There’s been a giant Snow Job going on around this country for the past three years and it is has been unjustified. Almost since his arrival, Treasury Secretary John Snow has been rumored to be on the way out. I am not quite sure what he did wrong and in the age of politicians getting credit or blame for stuff they had little or no actual control over, the results were rather good by my count. From the date of his nomination to the date of his resignation, the S&P was up 38%, the Dow was up 28%, and the Nasdaq was up 50%. Economically, the GDP had an average annual growth rate of approximately 3.8% - a figure matched or exceeded by only a few prior Treasury Secretaries. Significant tax legislation was passed, regulation was improved and the dollar was relatively stable.

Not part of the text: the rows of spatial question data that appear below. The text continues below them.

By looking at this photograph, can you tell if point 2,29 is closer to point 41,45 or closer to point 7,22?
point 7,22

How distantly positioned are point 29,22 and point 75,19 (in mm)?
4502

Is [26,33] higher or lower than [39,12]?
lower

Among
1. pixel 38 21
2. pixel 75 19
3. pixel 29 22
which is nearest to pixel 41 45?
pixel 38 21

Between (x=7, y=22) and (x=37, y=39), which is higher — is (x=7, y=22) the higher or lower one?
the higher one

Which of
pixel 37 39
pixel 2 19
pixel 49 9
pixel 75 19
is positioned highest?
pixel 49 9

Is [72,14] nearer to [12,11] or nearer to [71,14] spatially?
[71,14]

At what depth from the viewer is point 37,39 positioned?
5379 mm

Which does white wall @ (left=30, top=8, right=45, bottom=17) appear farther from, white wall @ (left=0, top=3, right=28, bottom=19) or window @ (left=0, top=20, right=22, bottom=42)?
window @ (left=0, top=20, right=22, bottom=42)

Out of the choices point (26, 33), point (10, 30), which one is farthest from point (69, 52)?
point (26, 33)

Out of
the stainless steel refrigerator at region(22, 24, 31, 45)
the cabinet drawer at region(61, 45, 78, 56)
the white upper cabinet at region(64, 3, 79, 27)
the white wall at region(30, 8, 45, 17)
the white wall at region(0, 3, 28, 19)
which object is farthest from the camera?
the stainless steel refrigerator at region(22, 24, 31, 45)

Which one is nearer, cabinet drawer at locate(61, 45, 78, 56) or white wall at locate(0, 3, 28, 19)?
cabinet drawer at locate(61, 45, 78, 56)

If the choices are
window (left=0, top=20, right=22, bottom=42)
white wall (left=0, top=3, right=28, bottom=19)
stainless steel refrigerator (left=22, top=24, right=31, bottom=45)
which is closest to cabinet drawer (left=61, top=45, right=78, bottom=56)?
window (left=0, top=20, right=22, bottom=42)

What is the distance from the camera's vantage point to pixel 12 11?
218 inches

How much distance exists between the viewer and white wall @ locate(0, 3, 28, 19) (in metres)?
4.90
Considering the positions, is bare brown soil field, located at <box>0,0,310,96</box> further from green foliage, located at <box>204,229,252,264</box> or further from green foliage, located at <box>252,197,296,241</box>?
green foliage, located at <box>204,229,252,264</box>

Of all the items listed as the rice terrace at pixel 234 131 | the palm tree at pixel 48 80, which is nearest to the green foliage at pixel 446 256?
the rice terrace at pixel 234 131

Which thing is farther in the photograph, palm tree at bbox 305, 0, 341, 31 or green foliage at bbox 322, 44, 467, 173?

So what went wrong during his tenure? Iraq & Katrina come to mind but he didn’t have anything to do with unnatural or natural disasters. China and the rest of BRIC became economic powerhouses and created huge trade deficits because American consumers liked the products and the pricing. For whatever control he has on the trade deficit, I don’t see how he could have prevented BRIC’s influence. Oil went up over 100% but I struggle with his part in the energy crisis or for that matter, the rise of other commodity prices. I have heard that he did not do a good job defending himself or promoting how well the economy was doing - maybe he was too busy actually trying to do his job. He also failed to tell another country (China) what to do with its currency. At some point, I believe we need to stop expecting that the United States or its Treasury Secretary should be able to dictate what other sovereign countries do.

Regardless of the justification, Secretary Snow is gone. Out with the old, in with the new. I only hope that the nominated Hank Paulsen does as poor of a job as Mr. Snow has done. We should be so lucky.